* **Assignment**:
Your answer must be an exact copy of the listing, with the images left out.

* **Information**:
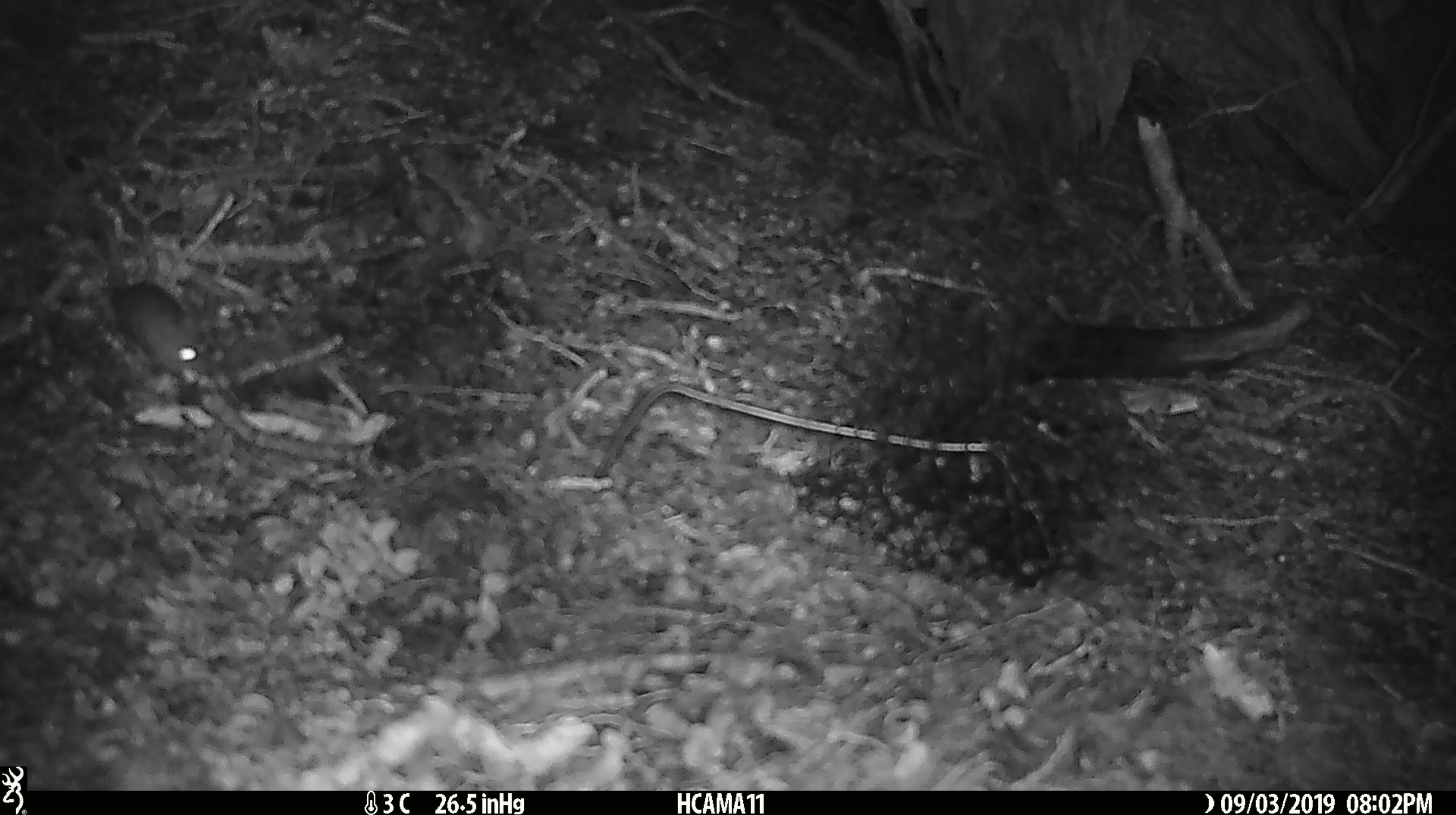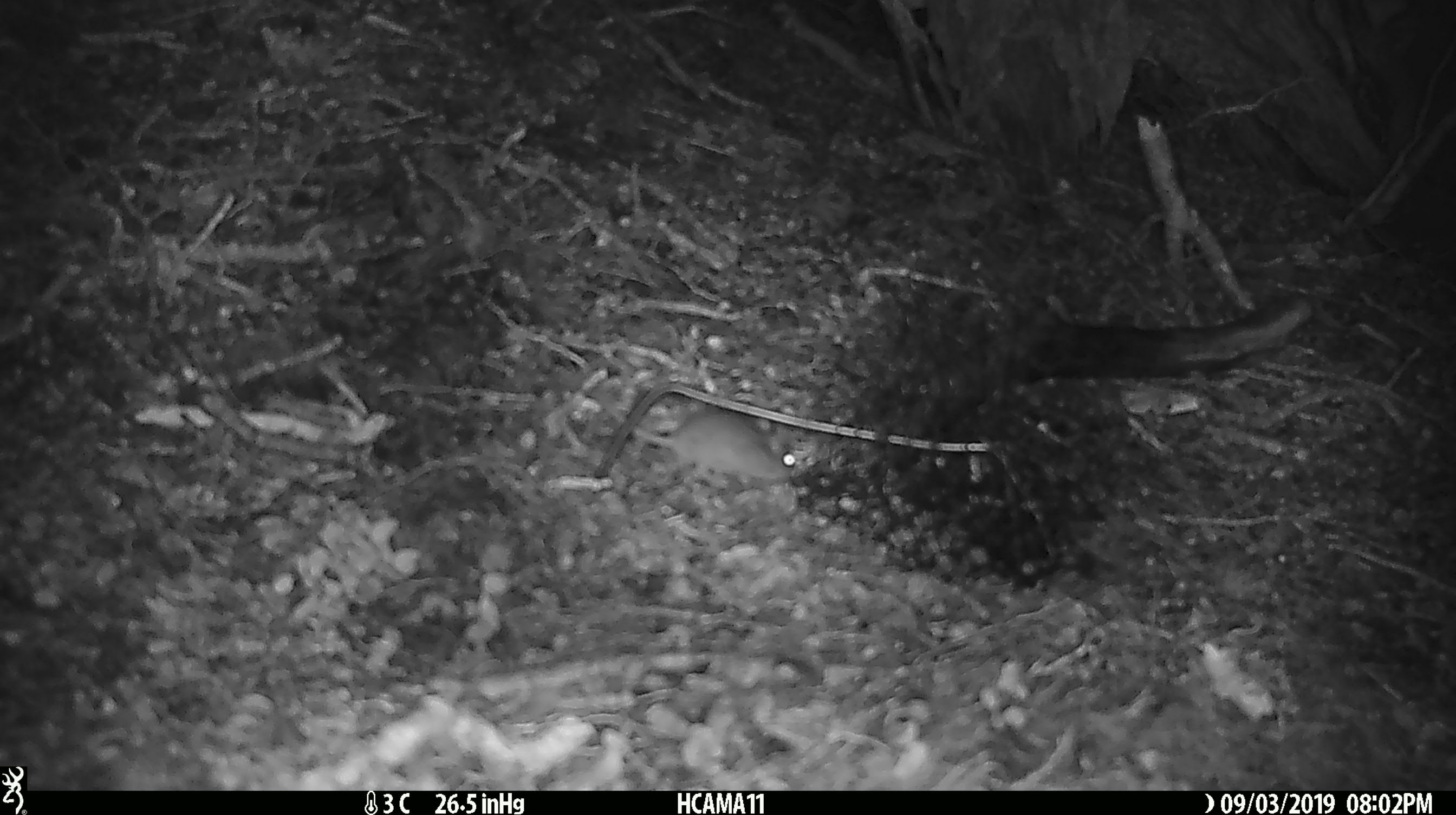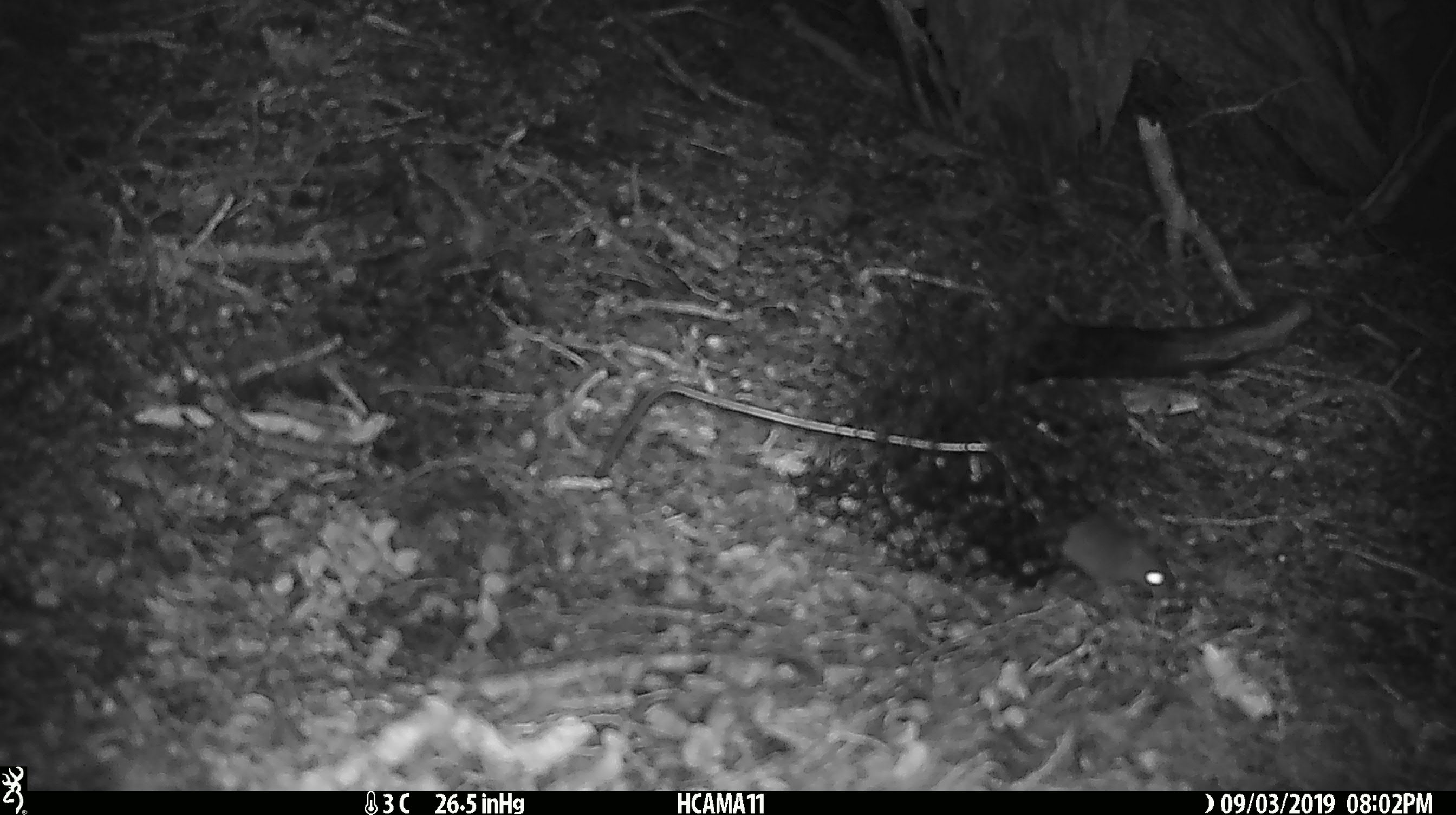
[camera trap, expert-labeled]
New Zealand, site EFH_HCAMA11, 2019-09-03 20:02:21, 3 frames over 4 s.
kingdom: Animalia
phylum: Chordata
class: Mammalia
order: Rodentia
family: Muridae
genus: Mus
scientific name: Mus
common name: mouse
Mouse (Mus).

* **Response for this exercise**:
[camera trap, expert-labeled]
New Zealand, site EFH_HCAMA11, 2019-09-03 20:02:21, 3 frames over 4 s.
kingdom: Animalia
phylum: Chordata
class: Mammalia
order: Rodentia
family: Muridae
genus: Mus
scientific name: Mus
common name: mouse
Mouse (Mus).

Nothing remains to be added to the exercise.